Мне захотелось увести разговор от этой темы, потому что я живо представил себе, как наши клиенты начинают беспокойно ворочаться в дорогих гробах, прислушиваясь с того света к тем, мягко говоря, скользким разговорам, которые порхают под сводами скорбного офиса.
— Ты мне не втирай!.. — упорно гнула свое Люка. — Знаешь, я думаю, тебе надо бы показаться психиатру. Ну ладно, вернемся к нашим баранам… Видел мужика, вышедшего из кабинета?
— Да. Цыганские похороны? — тяжко вздохнул я.
— Ага. — Люка сверилась с какими-то записями в блокноте и перешла на деловой тон. — Значит, во-первых, ты сгоняешь по этому поводу к Гельфанду. У нашего усопшего чертова туча родичей, которые, как ты понимаешь, все должны с ним проститься. Включая и тех, кто живет… — она подслеповато прищурилась, поднося блокнот к лицу. — Живет в Трансильвании… Где эта долбаная Трансильвания, мать ее так? В Южной Америке, что ли? На самом хвосте континента?
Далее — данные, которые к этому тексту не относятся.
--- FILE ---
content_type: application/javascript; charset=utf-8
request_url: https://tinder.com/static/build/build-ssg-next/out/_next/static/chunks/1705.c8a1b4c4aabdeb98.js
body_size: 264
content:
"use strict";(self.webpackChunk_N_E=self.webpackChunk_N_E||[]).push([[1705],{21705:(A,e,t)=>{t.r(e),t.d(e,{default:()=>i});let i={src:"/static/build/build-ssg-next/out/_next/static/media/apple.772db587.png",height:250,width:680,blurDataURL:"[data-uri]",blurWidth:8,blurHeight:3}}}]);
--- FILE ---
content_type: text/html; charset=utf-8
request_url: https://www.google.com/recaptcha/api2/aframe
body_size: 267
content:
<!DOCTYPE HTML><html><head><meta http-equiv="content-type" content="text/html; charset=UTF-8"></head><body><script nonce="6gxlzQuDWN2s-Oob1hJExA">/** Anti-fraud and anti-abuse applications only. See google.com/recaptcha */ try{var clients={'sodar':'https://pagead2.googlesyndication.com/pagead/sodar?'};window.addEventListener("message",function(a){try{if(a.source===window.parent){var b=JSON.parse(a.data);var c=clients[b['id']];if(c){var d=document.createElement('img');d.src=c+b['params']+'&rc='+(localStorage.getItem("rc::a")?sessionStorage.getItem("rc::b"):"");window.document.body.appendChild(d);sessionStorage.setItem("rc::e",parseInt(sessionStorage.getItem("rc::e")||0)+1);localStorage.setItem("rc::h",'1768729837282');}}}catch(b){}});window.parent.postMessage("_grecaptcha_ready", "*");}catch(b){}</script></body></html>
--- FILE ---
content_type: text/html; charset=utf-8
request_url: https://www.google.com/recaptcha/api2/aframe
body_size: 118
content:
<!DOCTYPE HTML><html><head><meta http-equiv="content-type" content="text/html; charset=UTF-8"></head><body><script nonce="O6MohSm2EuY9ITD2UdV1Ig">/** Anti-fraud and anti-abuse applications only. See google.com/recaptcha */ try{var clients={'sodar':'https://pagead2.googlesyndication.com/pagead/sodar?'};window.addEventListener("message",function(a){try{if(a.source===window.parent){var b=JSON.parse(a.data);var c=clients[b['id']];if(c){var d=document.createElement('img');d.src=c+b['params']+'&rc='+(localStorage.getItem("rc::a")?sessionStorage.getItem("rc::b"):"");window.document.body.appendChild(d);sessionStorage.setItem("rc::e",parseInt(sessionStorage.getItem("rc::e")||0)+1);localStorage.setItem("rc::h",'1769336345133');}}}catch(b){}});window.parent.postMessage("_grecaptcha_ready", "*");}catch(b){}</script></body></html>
— Да нет. Там Патагония. А Трансильвания, кажется, где-то к нам поближе.
— Уже легче, но все равно для нас это геморрой. Поэтому твой приятель Гельфанд пусть будет готов вкатить ему такую дозу бальзамировочного, какую он не ширял в самого Владимира Ильича.
Я кивнул. Во времена оны Вадим Гельфанд — прежде чем организовать частный морг — работал в секретной мавзолейной организации, сотрудники которой холили и лелеяли тело вождя мирового пролетариата. Так что в его компетентности по части поддержания в покойниках выставочного качества можно было не сомневаться.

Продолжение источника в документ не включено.